(Extracted page text data)
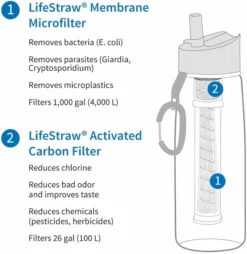 1 LifeStraw® Membrane Microfilter

Removes bacteria (E. coli)

Removes parasites (Giardia, Cryptosporidium)

Removes microplastics

Filters 1,000 gal (4,000 L)

2 LifeStraw® Activated Carbon Filter

Reduces chlorine

Reduces bad odor and improves taste

Reduces chemicals (pesticides, herbicides)

Filters 26 gal (100 L)

2

1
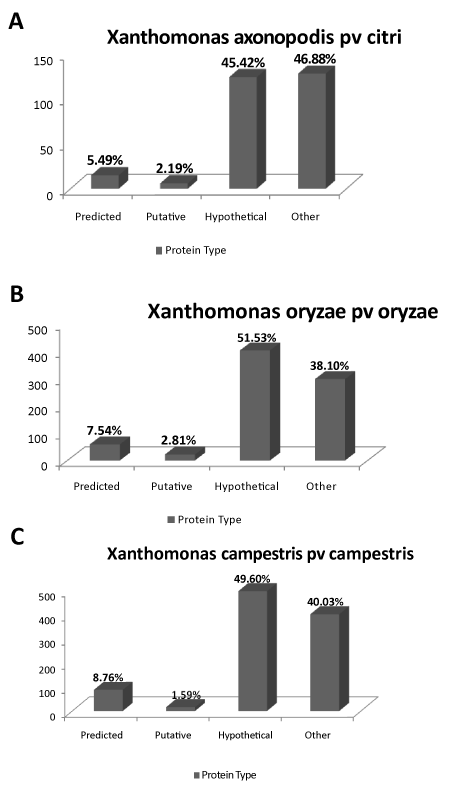 A

Xanthomonas axonopodis pv citri

150
100
50
0

5.49%
2.19%
45.42%
46.88%

Predicted
Putative
Hypothetical
Other

Protein Type

B

Xanthomonas oryzae pv oryzae

500
400
300
200
100
0

7.54%
2.81%
51.53%
38.10%

Predicted
Putative
Hypothetical
Other

Protein Type

C

Xanthomonas campestris pv campestris

500
400
300
200
100
0

8.76%
1.59%
49.60%
40.03%

Predicted
Putative
Hypothetical
Other

Protein Type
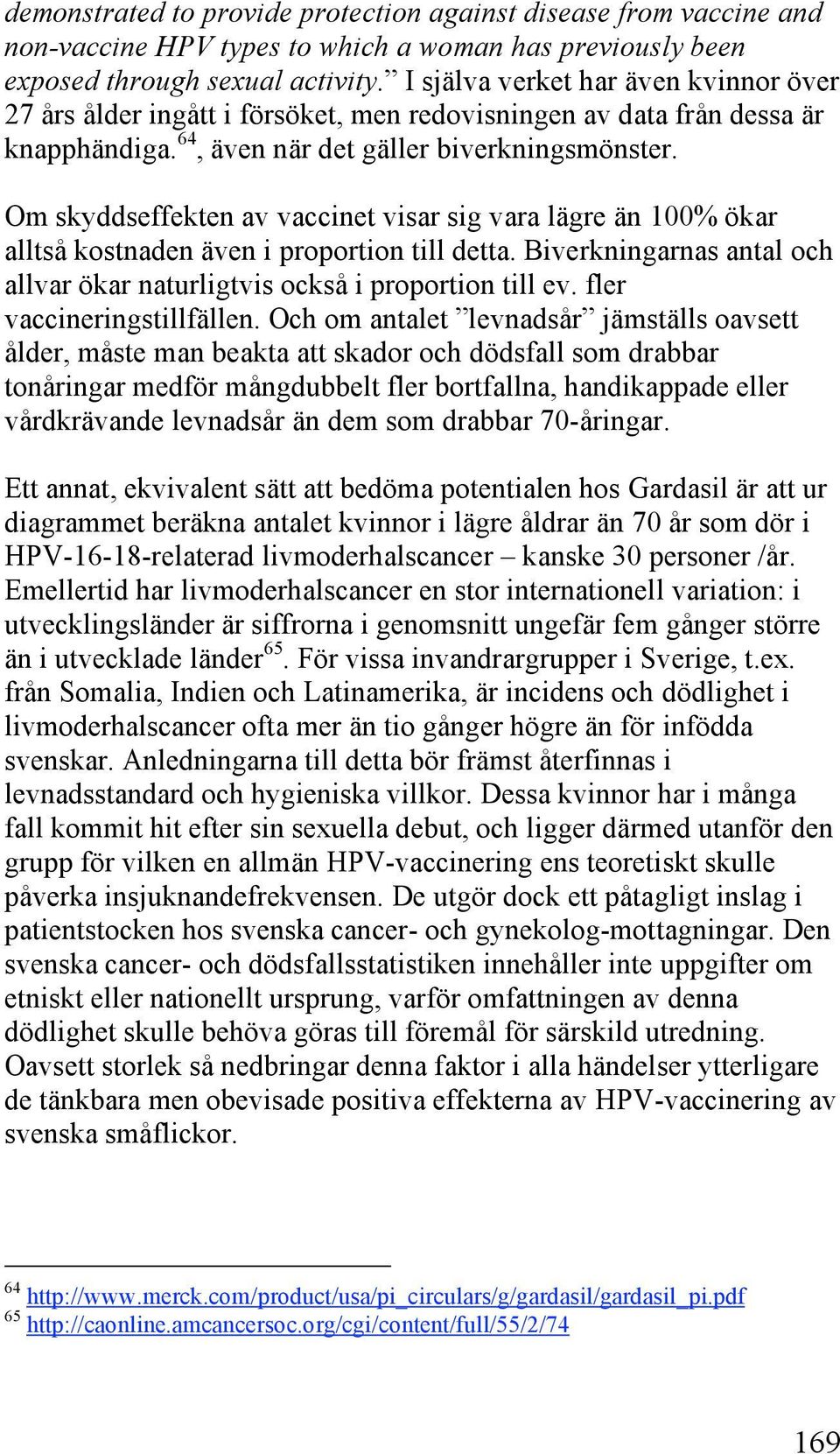 demonstrated to provide protection against disease from vaccine and non-vaccine HPV types to which a woman has previously been exposed through sexual activity.” I själva verket har även kvinnor över 27 års ålder ingått i försöket, men redovisningen av data från dessa är knapphändiga.$^{64}$, även när det gäller biverkningsmönster.

Om skyddseffekten av vaccinet visar sig vara lägre än 100% ökar alltså kostnaden även i proportion till detta. Biverkningarnas antal och allvar ökar naturligtvis också i proportion till ev. fler vaccineringstillfällen. Och om antalet ”levnadsår” jämställs oavsett ålder, måste man beakta att skador och dödsfall som drabbar tonåringar medför mångdubbelt fler bortfallna, handikappade eller vårdkrävande levnadsår än dem som drabbar 70-åringar.

Ett annat, ekvivalent sätt att bedöma potentialen hos Gardasil är att ur diagrammet beräkna antalet kvinnor i lägre åldrar än 70 år som dör i HPV-16-18-relaterad livmoderhalscancer – kanske 30 personer /år. Emellertid har livmoderhalscancer en stor internationell variation: i utvecklingsländer är siffrorna i genomsnitt ungefär fem gånger större än i utvecklade länder$^{65}$. För vissa invandrargrupper i Sverige, t.ex. från Somalia, Indien och Latinamerika, är incidens och dödlighet i livmoderhalscancer ofta mer än tio gånger högre än för infödda svenskar. Anledningarna till detta bör främst återfinnas i levnadsstandard och hygieniska villkor. Dessa kvinnor har i många fall kommit hit efter sin sexuella debut, och ligger därmed utanför den grupp för vilken en allmän HPV-vaccinering ens teoretiskt skulle påverka insjuknandefrekvensen. De utgör dock ett påtagligt inslag i patientstocken hos svenska cancer- och gynekolog-mottagningar. Den svenska cancer- och dödsfallsstatistiken innehåller inte uppgifter om etniskt eller nationellt ursprung, varför omfattningen av denna dödlighet skulle behöva göras till föremål för särskild utredning. Oavsett storlek så nedbringar denna faktor i alla händelser ytterligare de tänkbara men obevisade positiva effekterna av HPV-vaccinering av svenska småflickor.

$^{64}$ http://www.merck.com/product/usa/pi_circulars/g/gardasil/gardasil_pi.pdf
$^{65}$ http://caonline.amcancersoc.org/cgi/content/full/55/2/74

169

(WORK REQUIRED)
Exact repetition is the task: every line from the start of the data to the line with "Om skyddseffekten av", inclusive, and none after it, pictures omitted.

(OUTPUT BELOW)
 1 LifeStraw® Membrane Microfilter

Removes bacteria (E. coli)

Removes parasites (Giardia, Cryptosporidium)

Removes microplastics

Filters 1,000 gal (4,000 L)

2 LifeStraw® Activated Carbon Filter

Reduces chlorine

Reduces bad odor and improves taste

Reduces chemicals (pesticides, herbicides)

Filters 26 gal (100 L)

2

1
 A

Xanthomonas axonopodis pv citri

150
100
50
0

5.49%
2.19%
45.42%
46.88%

Predicted
Putative
Hypothetical
Other

Protein Type

B

Xanthomonas oryzae pv oryzae

500
400
300
200
100
0

7.54%
2.81%
51.53%
38.10%

Predicted
Putative
Hypothetical
Other

Protein Type

C

Xanthomonas campestris pv campestris

500
400
300
200
100
0

8.76%
1.59%
49.60%
40.03%

Predicted
Putative
Hypothetical
Other

Protein Type
 demonstrated to provide protection against disease from vaccine and non-vaccine HPV types to which a woman has previously been exposed through sexual activity.” I själva verket har även kvinnor över 27 års ålder ingått i försöket, men redovisningen av data från dessa är knapphändiga.$^{64}$, även när det gäller biverkningsmönster.

Om skyddseffekten av vaccinet visar sig vara lägre än 100% ökar alltså kostnaden även i proportion till detta. Biverkningarnas antal och allvar ökar naturligtvis också i proportion till ev. fler vaccineringstillfällen. Och om antalet ”levnadsår” jämställs oavsett ålder, måste man beakta att skador och dödsfall som drabbar tonåringar medför mångdubbelt fler bortfallna, handikappade eller vårdkrävande levnadsår än dem som drabbar 70-åringar.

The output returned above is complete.